Eveline Baptistella - Acredito que já passamos do ponto em que é possível acreditar nesse ideal de convivência harmônica. O Pantanal está em sofrimento. Passou por uma catástrofe em 2020: os incêndios atingiram 30% do bioma e a estimativa é que pelo menos 17 milhões de animais vertebrados morreram. Teve as piores secas dos últimos 50 anos, sua massa d'água está se reduzindo. Isso para não falar dos impactos da poluição e de outras ações humanas. Infelizmente, a mídia insiste em um discurso de “resiliência”, afirmando que o Pantanal tem um poder sobrenatural de regeneração. É muito poético, mas não há bioma que resista a agressões ano após ano. Mais do que isso, é uma mensagem ruim para a sociedade, pois as pessoas passam a achar que o Pantanal se recupera “sozinho” e não se mobilizam para protegê-lo. Eu quero sempre acreditar num futuro positivo, mas o primeiro passo para que ele se concretize é admitir que estamos vivendo uma situação crítica e que demanda esforços de todos os segmentos sociais.

Leiagora –  Você escreveu o livro 'Animais e fronteiras – um estudo sobre as relações entre animais humanos e não humanos', que fala sobre a relação do homem com o meio ambiente. Fale um pouco sobre o livro e o tema.

Eveline Baptistella - O livro é um estudo sobre as relações entre nós, humanos, e os outros animais. Durante a pesquisa, analisei os relacionamentos no contexto de Cuiabá e registrei muitas histórias emocionantes, que mostram a importância da nossa ligação com as outras espécies. Reflito sobre nosso amor pelos pets, especialmente cães e gatos. Mas também falo sobre a crueldade e o descaso com esses mesmos animais quando estão em situação de abandono. Trato da maneira como as obras da copa do mundo impactaram as vidas dos animais na cidade e investigo a presença de diversas espécies silvestres vivendo dentro da área urbana. Há ainda a questão dos chamados animais de produção – bois, galinhas, porcos – e como eles escapam da morte quando consolidam amizades com os humanos.

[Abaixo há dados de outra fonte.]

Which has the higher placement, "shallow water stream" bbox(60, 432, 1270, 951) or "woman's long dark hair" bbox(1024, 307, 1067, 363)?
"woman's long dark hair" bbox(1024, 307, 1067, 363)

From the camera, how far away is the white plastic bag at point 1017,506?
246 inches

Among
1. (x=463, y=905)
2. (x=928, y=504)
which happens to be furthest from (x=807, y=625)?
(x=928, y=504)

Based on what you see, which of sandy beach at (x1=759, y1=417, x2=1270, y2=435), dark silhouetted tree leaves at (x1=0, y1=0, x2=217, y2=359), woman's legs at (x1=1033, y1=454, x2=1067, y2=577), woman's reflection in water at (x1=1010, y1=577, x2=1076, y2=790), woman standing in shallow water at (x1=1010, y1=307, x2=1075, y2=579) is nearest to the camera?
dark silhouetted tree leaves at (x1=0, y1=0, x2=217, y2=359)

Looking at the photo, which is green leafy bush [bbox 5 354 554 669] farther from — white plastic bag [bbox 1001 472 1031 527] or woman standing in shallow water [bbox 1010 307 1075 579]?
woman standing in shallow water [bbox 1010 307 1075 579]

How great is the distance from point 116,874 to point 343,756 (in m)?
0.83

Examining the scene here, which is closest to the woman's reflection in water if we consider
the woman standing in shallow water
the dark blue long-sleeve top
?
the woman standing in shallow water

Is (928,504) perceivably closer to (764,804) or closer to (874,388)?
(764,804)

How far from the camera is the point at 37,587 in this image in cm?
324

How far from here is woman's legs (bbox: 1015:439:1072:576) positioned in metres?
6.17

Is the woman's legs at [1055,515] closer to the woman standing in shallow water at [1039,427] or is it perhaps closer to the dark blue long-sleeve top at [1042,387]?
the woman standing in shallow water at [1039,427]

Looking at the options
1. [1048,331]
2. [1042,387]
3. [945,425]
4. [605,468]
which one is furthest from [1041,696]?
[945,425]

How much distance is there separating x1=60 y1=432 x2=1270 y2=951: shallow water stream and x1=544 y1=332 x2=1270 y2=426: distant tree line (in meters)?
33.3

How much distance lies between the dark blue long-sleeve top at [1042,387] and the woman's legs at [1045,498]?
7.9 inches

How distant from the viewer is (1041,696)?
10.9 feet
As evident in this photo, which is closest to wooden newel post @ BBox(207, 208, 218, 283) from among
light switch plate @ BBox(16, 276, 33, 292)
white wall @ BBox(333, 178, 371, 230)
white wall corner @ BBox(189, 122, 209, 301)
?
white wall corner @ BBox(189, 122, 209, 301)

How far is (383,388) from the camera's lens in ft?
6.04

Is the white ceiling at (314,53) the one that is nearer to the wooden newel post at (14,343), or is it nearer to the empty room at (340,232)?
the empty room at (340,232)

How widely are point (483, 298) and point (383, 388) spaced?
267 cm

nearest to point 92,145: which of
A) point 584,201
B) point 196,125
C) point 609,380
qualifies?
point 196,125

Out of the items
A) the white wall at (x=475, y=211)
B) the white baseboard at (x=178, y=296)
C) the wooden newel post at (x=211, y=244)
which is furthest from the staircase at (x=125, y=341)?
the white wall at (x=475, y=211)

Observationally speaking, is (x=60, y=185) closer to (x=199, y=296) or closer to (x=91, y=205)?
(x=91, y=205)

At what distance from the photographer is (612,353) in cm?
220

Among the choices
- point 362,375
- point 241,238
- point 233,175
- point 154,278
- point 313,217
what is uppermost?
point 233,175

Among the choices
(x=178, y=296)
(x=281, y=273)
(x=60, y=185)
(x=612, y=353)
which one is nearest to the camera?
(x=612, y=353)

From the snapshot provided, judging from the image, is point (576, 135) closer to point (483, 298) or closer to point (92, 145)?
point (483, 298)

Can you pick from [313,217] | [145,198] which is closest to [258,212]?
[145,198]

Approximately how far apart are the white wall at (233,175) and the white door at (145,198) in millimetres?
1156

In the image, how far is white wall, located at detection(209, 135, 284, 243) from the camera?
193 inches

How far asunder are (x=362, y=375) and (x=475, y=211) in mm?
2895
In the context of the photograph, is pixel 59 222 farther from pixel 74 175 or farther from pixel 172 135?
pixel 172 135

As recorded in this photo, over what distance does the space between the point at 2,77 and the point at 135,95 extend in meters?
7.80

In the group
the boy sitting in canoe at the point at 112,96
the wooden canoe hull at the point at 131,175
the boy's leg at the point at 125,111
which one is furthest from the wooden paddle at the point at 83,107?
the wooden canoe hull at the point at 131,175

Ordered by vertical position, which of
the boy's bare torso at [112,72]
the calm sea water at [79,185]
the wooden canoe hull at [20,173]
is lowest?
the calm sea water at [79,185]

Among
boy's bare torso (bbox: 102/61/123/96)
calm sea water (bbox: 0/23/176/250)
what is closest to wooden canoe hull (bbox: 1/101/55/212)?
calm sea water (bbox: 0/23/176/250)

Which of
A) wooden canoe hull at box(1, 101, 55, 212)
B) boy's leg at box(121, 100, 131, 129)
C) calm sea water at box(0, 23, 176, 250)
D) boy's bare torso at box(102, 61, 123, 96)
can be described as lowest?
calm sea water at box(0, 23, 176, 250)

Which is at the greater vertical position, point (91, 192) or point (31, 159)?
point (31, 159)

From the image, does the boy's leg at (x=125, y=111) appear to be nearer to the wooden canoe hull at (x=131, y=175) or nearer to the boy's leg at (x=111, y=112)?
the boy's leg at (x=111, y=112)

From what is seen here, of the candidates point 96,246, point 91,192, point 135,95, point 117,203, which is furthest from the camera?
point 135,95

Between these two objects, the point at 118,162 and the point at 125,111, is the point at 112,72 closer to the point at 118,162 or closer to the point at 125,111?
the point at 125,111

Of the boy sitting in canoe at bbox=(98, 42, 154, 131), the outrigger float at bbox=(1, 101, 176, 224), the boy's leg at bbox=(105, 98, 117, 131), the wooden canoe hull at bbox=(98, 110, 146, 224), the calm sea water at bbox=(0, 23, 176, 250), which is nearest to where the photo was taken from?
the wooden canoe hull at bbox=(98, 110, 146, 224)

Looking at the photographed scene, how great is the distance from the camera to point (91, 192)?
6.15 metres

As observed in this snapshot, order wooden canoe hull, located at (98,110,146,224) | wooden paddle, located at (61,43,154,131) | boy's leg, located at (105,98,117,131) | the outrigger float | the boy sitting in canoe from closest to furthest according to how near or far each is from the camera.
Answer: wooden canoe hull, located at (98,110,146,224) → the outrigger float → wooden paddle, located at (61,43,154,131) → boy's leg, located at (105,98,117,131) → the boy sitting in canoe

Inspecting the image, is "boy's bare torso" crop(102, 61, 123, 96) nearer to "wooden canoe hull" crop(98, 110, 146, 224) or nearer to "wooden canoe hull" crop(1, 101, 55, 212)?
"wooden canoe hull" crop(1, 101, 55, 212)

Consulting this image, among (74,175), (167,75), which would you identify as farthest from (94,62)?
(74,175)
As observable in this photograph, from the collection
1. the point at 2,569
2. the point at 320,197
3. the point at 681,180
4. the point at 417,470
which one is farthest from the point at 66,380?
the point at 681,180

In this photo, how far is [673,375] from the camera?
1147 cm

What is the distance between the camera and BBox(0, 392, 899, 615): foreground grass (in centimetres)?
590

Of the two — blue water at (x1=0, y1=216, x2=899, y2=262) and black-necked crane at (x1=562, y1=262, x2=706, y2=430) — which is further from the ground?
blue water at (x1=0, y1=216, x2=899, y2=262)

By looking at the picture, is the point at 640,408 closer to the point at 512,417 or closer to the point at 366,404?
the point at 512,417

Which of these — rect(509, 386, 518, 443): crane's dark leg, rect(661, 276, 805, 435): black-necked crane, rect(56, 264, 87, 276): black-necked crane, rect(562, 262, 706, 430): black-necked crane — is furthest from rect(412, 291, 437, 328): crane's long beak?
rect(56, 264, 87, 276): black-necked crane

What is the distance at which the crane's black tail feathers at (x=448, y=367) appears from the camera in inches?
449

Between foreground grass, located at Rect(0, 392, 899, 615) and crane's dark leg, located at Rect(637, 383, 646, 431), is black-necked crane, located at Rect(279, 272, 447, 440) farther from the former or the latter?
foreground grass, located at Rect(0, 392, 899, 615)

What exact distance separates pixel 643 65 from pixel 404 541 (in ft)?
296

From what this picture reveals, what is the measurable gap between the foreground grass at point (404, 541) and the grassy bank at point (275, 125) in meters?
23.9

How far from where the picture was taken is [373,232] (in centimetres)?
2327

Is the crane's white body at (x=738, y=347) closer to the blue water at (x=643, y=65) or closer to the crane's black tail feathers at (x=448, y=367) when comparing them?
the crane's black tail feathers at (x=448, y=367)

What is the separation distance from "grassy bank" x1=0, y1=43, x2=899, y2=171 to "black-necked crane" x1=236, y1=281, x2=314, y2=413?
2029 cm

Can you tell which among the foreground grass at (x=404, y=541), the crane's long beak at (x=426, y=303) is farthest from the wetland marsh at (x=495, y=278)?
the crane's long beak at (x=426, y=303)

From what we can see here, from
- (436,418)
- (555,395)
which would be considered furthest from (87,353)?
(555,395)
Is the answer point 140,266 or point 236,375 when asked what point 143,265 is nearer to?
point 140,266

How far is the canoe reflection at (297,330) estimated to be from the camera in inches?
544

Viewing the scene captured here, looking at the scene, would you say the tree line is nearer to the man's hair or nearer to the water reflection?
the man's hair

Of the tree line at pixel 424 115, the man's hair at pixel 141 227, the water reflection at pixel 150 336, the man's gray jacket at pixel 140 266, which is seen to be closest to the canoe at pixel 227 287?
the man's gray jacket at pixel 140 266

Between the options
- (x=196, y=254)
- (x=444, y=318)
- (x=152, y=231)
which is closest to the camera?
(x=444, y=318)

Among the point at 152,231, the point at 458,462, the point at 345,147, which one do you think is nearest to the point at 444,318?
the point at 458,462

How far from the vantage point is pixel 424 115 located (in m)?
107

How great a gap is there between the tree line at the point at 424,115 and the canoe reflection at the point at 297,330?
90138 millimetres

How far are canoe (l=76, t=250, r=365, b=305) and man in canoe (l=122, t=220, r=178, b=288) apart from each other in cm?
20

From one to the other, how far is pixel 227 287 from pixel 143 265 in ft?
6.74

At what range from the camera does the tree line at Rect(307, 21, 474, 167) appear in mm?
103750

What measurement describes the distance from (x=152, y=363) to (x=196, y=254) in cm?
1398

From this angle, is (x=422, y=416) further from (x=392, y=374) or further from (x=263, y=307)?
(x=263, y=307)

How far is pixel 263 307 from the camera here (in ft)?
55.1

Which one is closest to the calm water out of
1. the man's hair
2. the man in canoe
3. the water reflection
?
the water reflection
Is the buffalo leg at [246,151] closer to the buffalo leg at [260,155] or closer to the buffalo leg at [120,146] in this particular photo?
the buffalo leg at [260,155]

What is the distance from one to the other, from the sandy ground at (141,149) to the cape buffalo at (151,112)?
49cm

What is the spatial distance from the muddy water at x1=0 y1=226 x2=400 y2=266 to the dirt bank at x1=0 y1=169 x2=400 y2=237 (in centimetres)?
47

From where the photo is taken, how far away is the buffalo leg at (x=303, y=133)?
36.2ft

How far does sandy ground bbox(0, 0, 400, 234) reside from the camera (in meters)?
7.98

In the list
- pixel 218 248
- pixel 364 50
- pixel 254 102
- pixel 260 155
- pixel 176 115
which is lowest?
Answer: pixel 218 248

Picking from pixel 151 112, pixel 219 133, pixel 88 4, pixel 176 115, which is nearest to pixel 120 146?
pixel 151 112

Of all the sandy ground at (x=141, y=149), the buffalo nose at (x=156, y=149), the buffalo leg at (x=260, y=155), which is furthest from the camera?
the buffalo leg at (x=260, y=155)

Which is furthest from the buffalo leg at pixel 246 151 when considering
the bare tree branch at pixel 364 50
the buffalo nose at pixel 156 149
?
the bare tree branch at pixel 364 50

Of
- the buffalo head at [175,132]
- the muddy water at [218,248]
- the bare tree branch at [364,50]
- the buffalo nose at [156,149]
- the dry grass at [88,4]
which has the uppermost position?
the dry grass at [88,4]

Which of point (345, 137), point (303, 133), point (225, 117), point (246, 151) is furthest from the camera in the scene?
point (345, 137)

A mensagem da obra é que os animais têm inteligência, sentimentos e direito à vida. Precisamos começar a prestar atenção no que eles têm a nos dizer, pois a maior parte dos problemas ambientais que enfrentamos hoje jamais teria se materializado se houvesse uma atitude geral de respeito por todas as formas de vida.   

Leiagora –  Qual último trabalho que desenvolveu?

Eveline Baptistella - Atualmente, os animais que venho escutando com mais atenção são os silvestres que estão vivendo nas cidades. Na pesquisa encontrei jacarés, tucanos, araras, macacos, jabutis, pequenos e grandes felinos, capivaras... enfim, uma infinidade de animais silvestres se adaptando ao espaço urbano. Essa questão é mundial. Estamos vivendo o maior evento de auto domesticação da história:  os animais silvestres estão ficando mais tolerantes ao contato humano, mais submissos e passivos. Estão fazendo isso porque não têm mais habitats adequados e precisam se adaptar a novos espaços. São refugiados ambientais que estão mudando completamente seu estilo de vida numa tentativa de continuar existindo. Parece algo muito bonito, mas, na verdade, esconde um grito de socorro.

Essa situação vai se intensificar mais e mais. É preciso que a sociedade esteja preparada para acolhê-los.  O poder público precisa encampar essa pauta urgentemente, criando estruturas para possibilitar essa convivência e políticas de gestão de conflitos que também levem em consideração os interesses dos animais. Além disso, é preciso que se comece a construir uma cultura de respeito às outras espécies, pois elas têm tanto direito à vida quanto nós.